EXERCISE »
Rewrite the lines below, replacing every "metres" with "meters" and keeping everything else the same. Leave the pictures out of your answer.

= = =

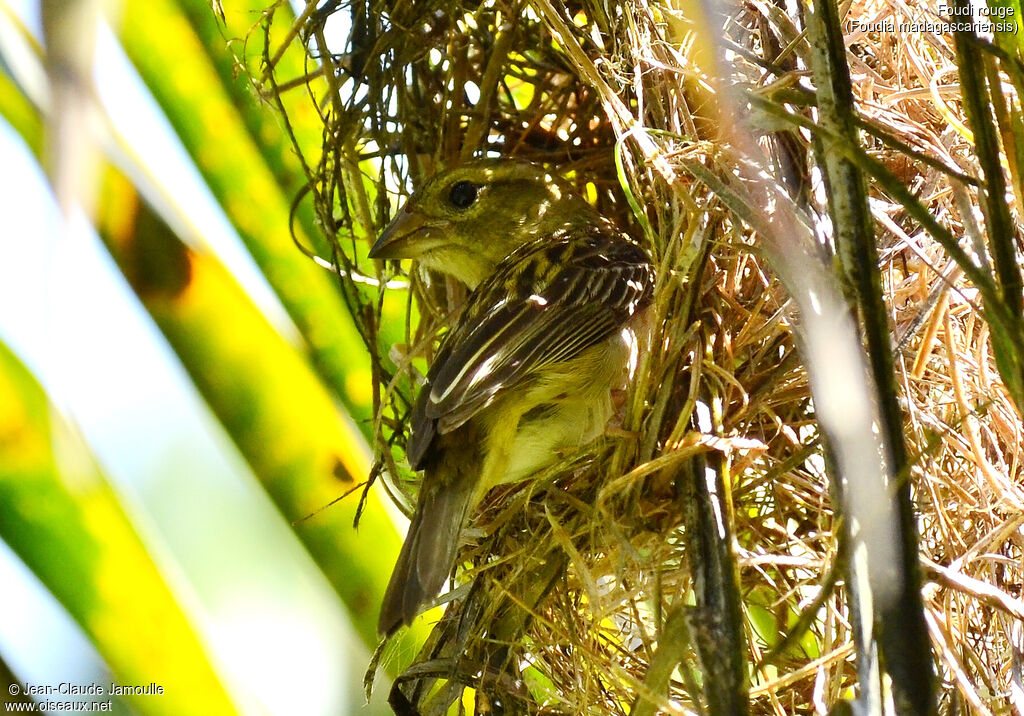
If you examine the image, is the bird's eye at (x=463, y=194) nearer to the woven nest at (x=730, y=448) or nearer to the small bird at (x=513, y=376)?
the small bird at (x=513, y=376)

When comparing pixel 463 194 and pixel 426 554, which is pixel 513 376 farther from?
pixel 463 194

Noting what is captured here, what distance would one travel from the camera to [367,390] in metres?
3.27

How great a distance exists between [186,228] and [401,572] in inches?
40.7

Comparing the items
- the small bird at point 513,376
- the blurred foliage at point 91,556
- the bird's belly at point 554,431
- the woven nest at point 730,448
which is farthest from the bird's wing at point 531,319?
the blurred foliage at point 91,556

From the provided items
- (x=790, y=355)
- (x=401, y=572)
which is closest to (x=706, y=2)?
(x=790, y=355)

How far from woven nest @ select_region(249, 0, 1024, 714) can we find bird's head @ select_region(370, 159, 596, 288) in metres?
0.30

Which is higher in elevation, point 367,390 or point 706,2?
point 706,2

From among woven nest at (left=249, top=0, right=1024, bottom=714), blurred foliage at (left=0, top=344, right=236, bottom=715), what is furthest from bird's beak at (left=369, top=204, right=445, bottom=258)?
blurred foliage at (left=0, top=344, right=236, bottom=715)

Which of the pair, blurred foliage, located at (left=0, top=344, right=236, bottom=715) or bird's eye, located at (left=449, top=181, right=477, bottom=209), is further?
bird's eye, located at (left=449, top=181, right=477, bottom=209)

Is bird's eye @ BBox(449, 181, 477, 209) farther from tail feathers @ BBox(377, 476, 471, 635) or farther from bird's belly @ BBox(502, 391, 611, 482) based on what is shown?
tail feathers @ BBox(377, 476, 471, 635)

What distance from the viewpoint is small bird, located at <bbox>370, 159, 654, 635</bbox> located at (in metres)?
2.46

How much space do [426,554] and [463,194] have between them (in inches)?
50.8

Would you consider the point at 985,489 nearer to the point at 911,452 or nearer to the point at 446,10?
the point at 911,452

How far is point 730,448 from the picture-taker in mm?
2045
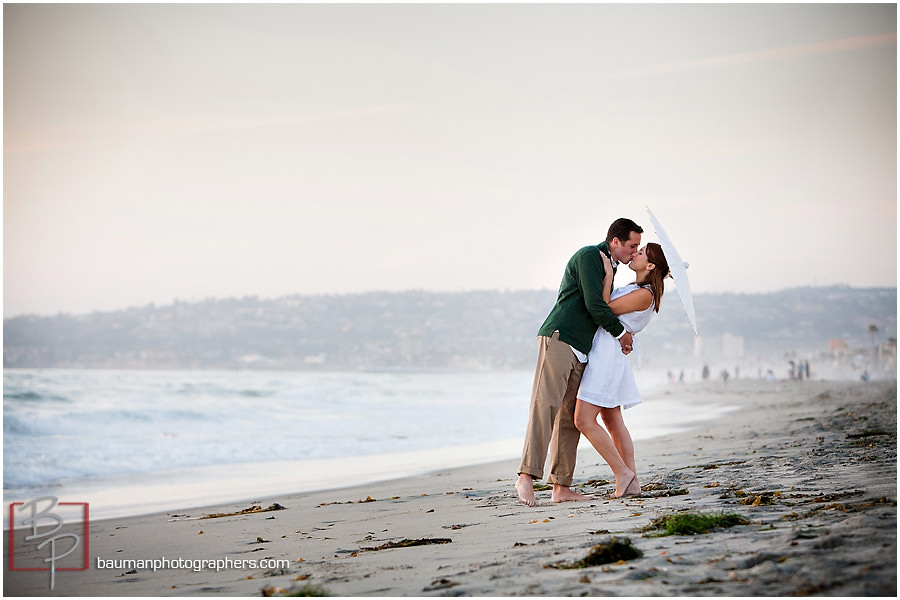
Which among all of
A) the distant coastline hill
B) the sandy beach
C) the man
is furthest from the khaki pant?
the distant coastline hill

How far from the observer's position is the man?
4.65 meters

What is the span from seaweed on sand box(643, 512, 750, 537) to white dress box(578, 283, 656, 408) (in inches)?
49.7

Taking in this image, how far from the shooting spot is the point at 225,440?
14359 mm

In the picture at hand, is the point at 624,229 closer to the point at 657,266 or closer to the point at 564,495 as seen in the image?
the point at 657,266

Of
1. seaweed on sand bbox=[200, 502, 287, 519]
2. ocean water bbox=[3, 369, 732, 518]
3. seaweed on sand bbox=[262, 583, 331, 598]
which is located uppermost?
seaweed on sand bbox=[262, 583, 331, 598]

= = =

THE RESPONSE »
If you examine the image, is the bird's eye at (x=463, y=194) nearer to the woven nest at (x=730, y=448) or nearer to the small bird at (x=513, y=376)?
the small bird at (x=513, y=376)

When comparing pixel 463 194 and pixel 426 554, which is pixel 513 376 farther from?
pixel 463 194

Noting what is captured here, what distance would one travel from the camera to [367,390] in meters?
3.27

How great a distance exists between [186,228] and [401,572] in inches?
40.7

Comparing the items
- the small bird at point 513,376
- the blurred foliage at point 91,556
- the bird's belly at point 554,431
- the woven nest at point 730,448
which is farthest from the bird's wing at point 531,319?
the blurred foliage at point 91,556

From the provided items
- (x=790, y=355)
- (x=401, y=572)
which is closest to (x=706, y=2)?
(x=790, y=355)

How far from woven nest @ select_region(249, 0, 1024, 714) can we find bird's head @ select_region(370, 159, 596, 288) in meters?
0.30

Which is higher in elevation, point 367,390 or point 706,2?
point 706,2

From among woven nest at (left=249, top=0, right=1024, bottom=714), blurred foliage at (left=0, top=344, right=236, bottom=715), what is furthest from bird's beak at (left=369, top=204, right=445, bottom=258)?
blurred foliage at (left=0, top=344, right=236, bottom=715)

Which of the pair, blurred foliage, located at (left=0, top=344, right=236, bottom=715) or bird's eye, located at (left=449, top=181, right=477, bottom=209), is further?
bird's eye, located at (left=449, top=181, right=477, bottom=209)

Is bird's eye @ BBox(449, 181, 477, 209) farther from tail feathers @ BBox(377, 476, 471, 635) or farther from bird's belly @ BBox(502, 391, 611, 482) based on what is shown?
tail feathers @ BBox(377, 476, 471, 635)

What distance from the viewpoint is small bird, located at <bbox>370, 159, 654, 635</bbox> located at (in meters)?
2.46

How much space do [426,554] and [463,194] have between them (in inches)?
50.8

Would you consider the point at 985,489 nearer to the point at 911,452 or nearer to the point at 446,10?
the point at 911,452

How far is point 730,448 from the picture-taker in mm?
2045
Which among all of
A) the distant coastline hill
B) the sandy beach
C) the man
is furthest from the khaki pant?
the distant coastline hill

How far from the observer's position is the man?
4.65 meters

What is the span from seaweed on sand box(643, 512, 750, 537) to white dress box(578, 283, 656, 408) (in inches)?
49.7

Taking in this image, how far from the shooting spot is the point at 225,440?
14359 mm

In the picture at hand, is the point at 624,229 closer to the point at 657,266 or closer to the point at 564,495 as seen in the image?
the point at 657,266

Of
1. seaweed on sand bbox=[200, 502, 287, 519]
2. ocean water bbox=[3, 369, 732, 518]
3. seaweed on sand bbox=[262, 583, 331, 598]
which is located uppermost?
seaweed on sand bbox=[262, 583, 331, 598]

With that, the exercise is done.